Precautionary, a pre-emptive move to avert the appointment of Election Commissioners being dragged into controversy would be a positive, charitable interpretation of the apex court’s suggesting that Parliament frame a law governing those appointments. A diametrically opposite perception would be that of an overreaching judiciary seeking for itself a foothold in the appointment process ~ all laws and rules are justiciable.
And, pardon the resort to slang, a popular view might be “that if it ain’t broke why try to fix it” ~ since a bench over which the Chief Justice presided was of the view that thus far those selected had been “outstanding people, very fair and politically neutral.” Yet despite issuing that clean chit the court preferred formal shape being given to a “most transparent and just process”. It asked, “who should be short-listed. Who short-lists the names. What is the eligibility. There is nothing to show the procedure followed….” Does that not reflect a breakdown of the trust and confidence the people should, ideally, have in their elected representatives and the government? That a petition calling for a formalised process should be taken up by the apex court is itself an acceptance of a sad reality that over the years several norms of good governance have broken down.
It remains a moot question, however, if laws/rules suffice to keep things pristine: the court had mentioned the provisions for the appointment of the CBI chief ~ there is deep-rooted public belief that the premier investigative agency serves as a political instrument of the government of the day.
It was more than trifle ironic that the court’s suggestion was reported in newspapers on the same day that the seven-judge bench’s detailed order in the CS Karnan affair was published.
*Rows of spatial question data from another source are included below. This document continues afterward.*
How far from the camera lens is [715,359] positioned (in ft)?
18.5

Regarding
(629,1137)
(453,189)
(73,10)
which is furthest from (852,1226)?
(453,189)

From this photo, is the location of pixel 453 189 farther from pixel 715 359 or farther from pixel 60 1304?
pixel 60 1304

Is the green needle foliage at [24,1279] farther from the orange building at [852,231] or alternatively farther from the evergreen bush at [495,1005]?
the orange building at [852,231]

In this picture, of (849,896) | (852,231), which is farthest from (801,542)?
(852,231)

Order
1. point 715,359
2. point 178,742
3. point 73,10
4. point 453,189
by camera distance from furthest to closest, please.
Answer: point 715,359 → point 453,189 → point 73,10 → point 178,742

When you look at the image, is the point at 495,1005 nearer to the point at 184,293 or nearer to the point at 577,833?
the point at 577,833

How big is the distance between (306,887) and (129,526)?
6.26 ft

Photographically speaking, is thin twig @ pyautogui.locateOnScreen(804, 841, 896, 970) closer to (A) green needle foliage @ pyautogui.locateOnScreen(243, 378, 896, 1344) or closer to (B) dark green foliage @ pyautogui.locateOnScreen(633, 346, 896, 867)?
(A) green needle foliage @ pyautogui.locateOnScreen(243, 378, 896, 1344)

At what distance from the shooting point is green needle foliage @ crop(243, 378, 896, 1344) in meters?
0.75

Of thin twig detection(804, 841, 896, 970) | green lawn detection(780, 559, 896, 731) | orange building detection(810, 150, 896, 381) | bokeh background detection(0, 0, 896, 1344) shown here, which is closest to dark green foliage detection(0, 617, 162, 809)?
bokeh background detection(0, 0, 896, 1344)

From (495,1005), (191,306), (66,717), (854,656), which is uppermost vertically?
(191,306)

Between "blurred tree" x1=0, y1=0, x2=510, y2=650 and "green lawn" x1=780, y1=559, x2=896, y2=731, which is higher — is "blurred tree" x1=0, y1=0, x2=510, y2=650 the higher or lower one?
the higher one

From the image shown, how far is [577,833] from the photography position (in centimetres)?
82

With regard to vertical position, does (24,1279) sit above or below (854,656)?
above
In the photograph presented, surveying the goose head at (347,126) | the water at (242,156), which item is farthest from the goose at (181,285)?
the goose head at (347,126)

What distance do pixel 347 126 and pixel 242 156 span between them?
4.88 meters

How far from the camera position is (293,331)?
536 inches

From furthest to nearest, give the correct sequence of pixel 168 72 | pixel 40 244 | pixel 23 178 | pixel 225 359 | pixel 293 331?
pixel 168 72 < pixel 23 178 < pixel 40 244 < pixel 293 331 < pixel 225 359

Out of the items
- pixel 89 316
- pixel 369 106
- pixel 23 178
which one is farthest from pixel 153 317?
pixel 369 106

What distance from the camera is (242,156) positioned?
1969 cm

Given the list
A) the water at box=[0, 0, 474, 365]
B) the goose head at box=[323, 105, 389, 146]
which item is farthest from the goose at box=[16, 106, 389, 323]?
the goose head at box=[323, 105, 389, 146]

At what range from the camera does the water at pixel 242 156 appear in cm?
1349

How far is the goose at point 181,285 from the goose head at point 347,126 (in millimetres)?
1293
For in their orders two of the judges called for re-visiting the collegium system of higher judicial appointments, and lamented the lack of a mechanism to monitor the functioning of judges.
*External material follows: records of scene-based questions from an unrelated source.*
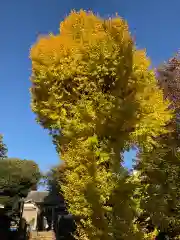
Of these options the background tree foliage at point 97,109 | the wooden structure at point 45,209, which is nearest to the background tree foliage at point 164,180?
the background tree foliage at point 97,109

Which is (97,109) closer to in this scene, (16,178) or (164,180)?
(164,180)

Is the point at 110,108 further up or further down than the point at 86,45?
further down

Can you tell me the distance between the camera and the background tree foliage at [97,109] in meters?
10.8

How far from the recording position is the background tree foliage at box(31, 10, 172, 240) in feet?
35.3

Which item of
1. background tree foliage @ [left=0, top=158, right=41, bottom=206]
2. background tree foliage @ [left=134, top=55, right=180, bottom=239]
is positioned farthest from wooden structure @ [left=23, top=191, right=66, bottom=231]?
background tree foliage @ [left=134, top=55, right=180, bottom=239]

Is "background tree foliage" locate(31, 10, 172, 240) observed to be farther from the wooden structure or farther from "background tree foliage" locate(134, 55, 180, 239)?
the wooden structure

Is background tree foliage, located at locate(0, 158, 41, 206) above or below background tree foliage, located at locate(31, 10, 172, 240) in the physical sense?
above

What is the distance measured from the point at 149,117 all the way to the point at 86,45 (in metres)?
3.77

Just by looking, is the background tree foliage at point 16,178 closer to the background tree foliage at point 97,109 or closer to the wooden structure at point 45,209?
the wooden structure at point 45,209

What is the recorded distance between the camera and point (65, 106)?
12867 millimetres

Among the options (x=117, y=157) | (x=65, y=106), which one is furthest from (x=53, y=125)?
(x=117, y=157)

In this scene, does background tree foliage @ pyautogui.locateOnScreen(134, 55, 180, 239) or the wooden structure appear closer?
background tree foliage @ pyautogui.locateOnScreen(134, 55, 180, 239)

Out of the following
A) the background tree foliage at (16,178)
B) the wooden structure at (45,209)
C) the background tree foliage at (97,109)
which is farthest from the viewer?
the wooden structure at (45,209)

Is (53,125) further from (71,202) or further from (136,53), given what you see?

That would fuel the continuing stand-off between the judiciary and executive, and reopen the question of establishing a national judicial appointments commission. Make no mistake about it, the former judge of the Calcutta High Court convicted for contempt of court (who subsequently evaded arrest) is not an isolated “offender”: recently a judge in Rajasthan acted like a gau-rakshak in black robes, and a couple of days back a bench of the Delhi High Court took a controversial line on Muslim burials when observing that Hindus were opting for electric/gas cremation to prevent deforestation but soon there would be so many graves that space for the living would be hard to come by. All of that comprising “transparent” evidence of the need for their Lordships to look within, and avert a modification of the famous exhortation ~ “physician heal thyself”.